Unlike the economies of the U.S. and India, China has weak domestic demand. Recent statements by Chinese officials at the World Economic Forum in Davos acknowledge the need to shift attention to the need for increased domestic consumption. However, it is not possible to change the structure of the economy overnight to divert the entirety of excess industrial output to domestic consumption.

In addition, considering the lifestyle and living standards gap between Asian and Western countries, many of the products manufactured in China cannot be absorbed by the domestic economy or exported to other Asian powers like India.

China’s continued double-digit GDP growth has been maintained via an unprecedented stimulus package that represented nearly half of the country’s GDP in 2009. This amount was much larger than any stimulus package presented by the G20 countries. Clearly, this type of government intervention cannot continue without severe fallout. The impact on asset price inflation and core domestic inflation has been far from benign in the second half of 2009 with double digit percentage advances in specific economic sectors and regions of China.

As China begins applying brakes in 2010 to address its runaway train phenomena, it risks causing sharply rising unemployment while depressing its domestic property and financial markets, trapping millions of citizens and thousands of industrial groups in negative equity.

Chinese leaders may find it politically attractive to divert the attention of their citizens away from an unbalanced national economy – unwinding swiftly in 2010 and beyond – to growing pressures on China from other nations. This tactic will lay blame for the domestic mess on foreign powers and entities that are alleged to seek to interfere in domestic matters, a story that has played out many times in Chinese history.

Top Ten Concerns
Recently, the U.S. has demanded that China undertake a serious and transparent investigation into all cyberattacks on U.S. commercial and government targets. The Chinese reception to such ideas has been extremely cold and even confrontational. As a result, the U.S. has made its views on free internet access more voluble and frequent, causing further irritation in Beijing.

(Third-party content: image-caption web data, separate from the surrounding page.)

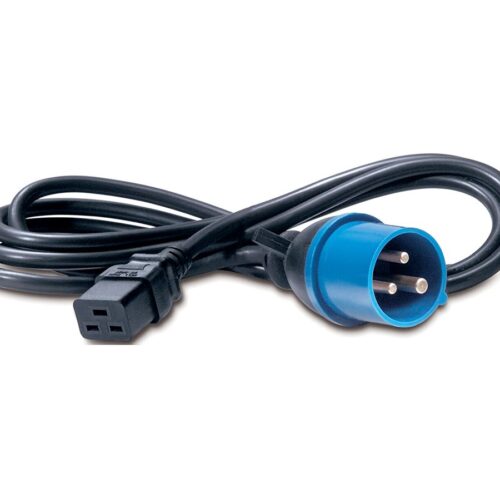 APC CABLE D ALIMENTATION ONDULEUR LONGUEUR 2.5M – IEC 309 BORNIER VERS IEC C19 ONDULEUR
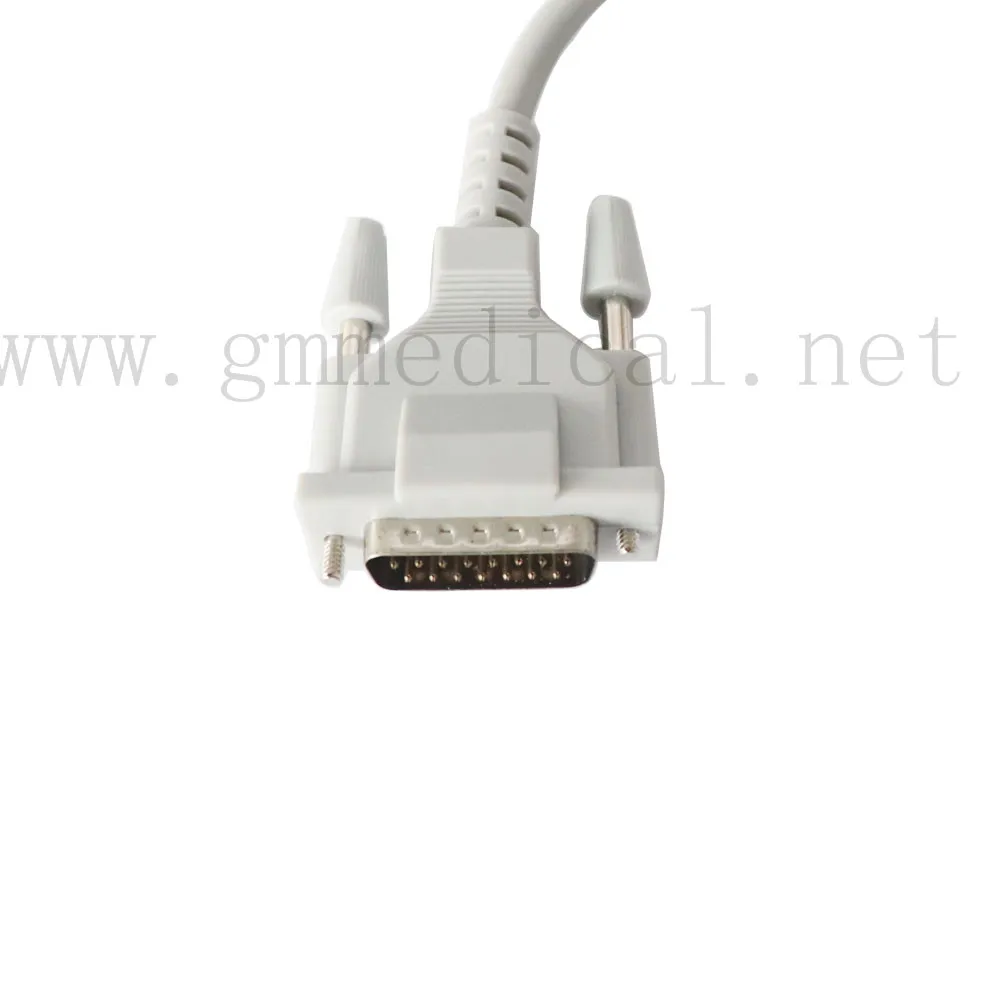 Совместим с кабелем Schiller EKG IEC 10-lead DB15M&gt грабббер. |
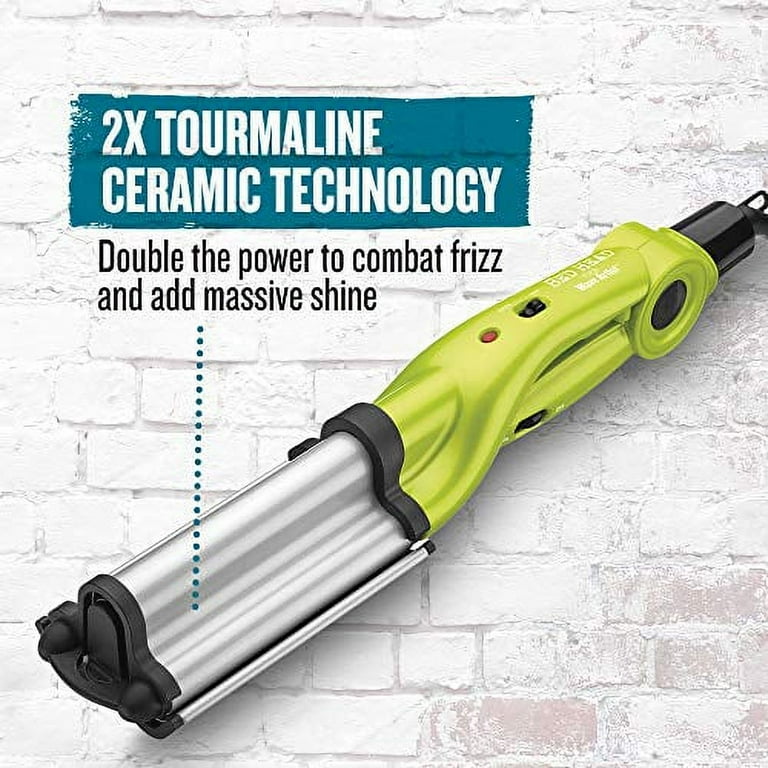 Bed Head Wave Artist Ceramic Deep Hair Waver for Beachy Waves Green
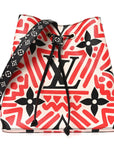 Monogram Giant Crafty NeoNoe MM Creme Rouge Black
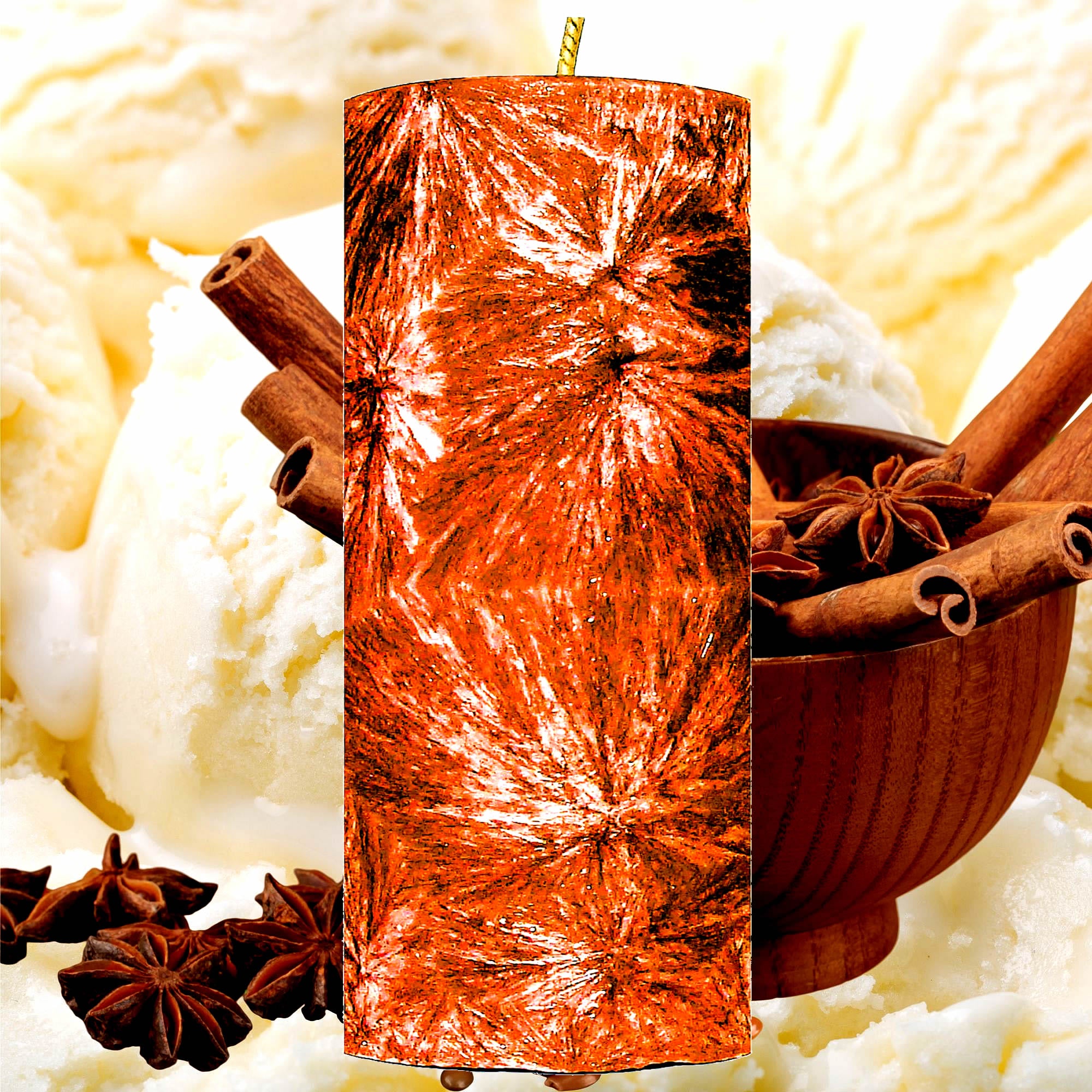 Oriental Vanilla Pillar Candle – Plant-Based, Eco-Friendly, Vegan, Cruelty Free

It is now becoming clear that China’s “cold war” with the U.S. and other powers is becoming manifest beyond the increasingly interactive segments of economic and diplomatic relations, suggesting rising tensions and potential for intractability sooner rather than later.

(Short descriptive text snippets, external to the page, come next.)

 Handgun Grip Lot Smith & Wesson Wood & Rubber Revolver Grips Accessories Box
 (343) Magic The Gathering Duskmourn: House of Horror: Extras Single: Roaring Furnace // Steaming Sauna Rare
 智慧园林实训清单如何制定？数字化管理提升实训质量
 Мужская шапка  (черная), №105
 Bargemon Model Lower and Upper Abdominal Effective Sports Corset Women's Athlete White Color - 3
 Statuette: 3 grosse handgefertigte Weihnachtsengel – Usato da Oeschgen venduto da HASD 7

Among the top ten concerns are:

  1. China-Taiwan strategic balance;
  2. Cyber attacks, not only on Google but on at least 30 other U.S. companies, as well as ongoing attacks on the U.S. government and military establishment;
  3. Parallel cyber attacks on the Indian Prime Minister’s offices and other parts of the Indian security establishment, and apparent statements of concern on the part of the German and French governments in regard to cyber vulnerability;
  4. Internet censorship, suppression of freedom and activism, and human rights violations;
  5. Severe standoff at the Copenhagen Summit with regard to climate change negotiations;
  6. Tit-for-tat trade sanctions and public confrontation over demands made by the U.S. President and other foreign leaders that China alter its currency policy;
  7. Differences in approach to dealing with Iran via UN mechanisms;
  8. North Korea’s nuclear proliferation;
  9. Military presence in Pakistan; and
  10. Ongoing border disputes with India, which are taking an increasingly provocative character.

Given the complexity and concatenation of these top ten evolving concerns across multiple dimensions, there is growing risk that the “cold war” may escalate further with unanticipated consequences for financial markets, world trade, global businesses, policies of governments, and their national security agenda.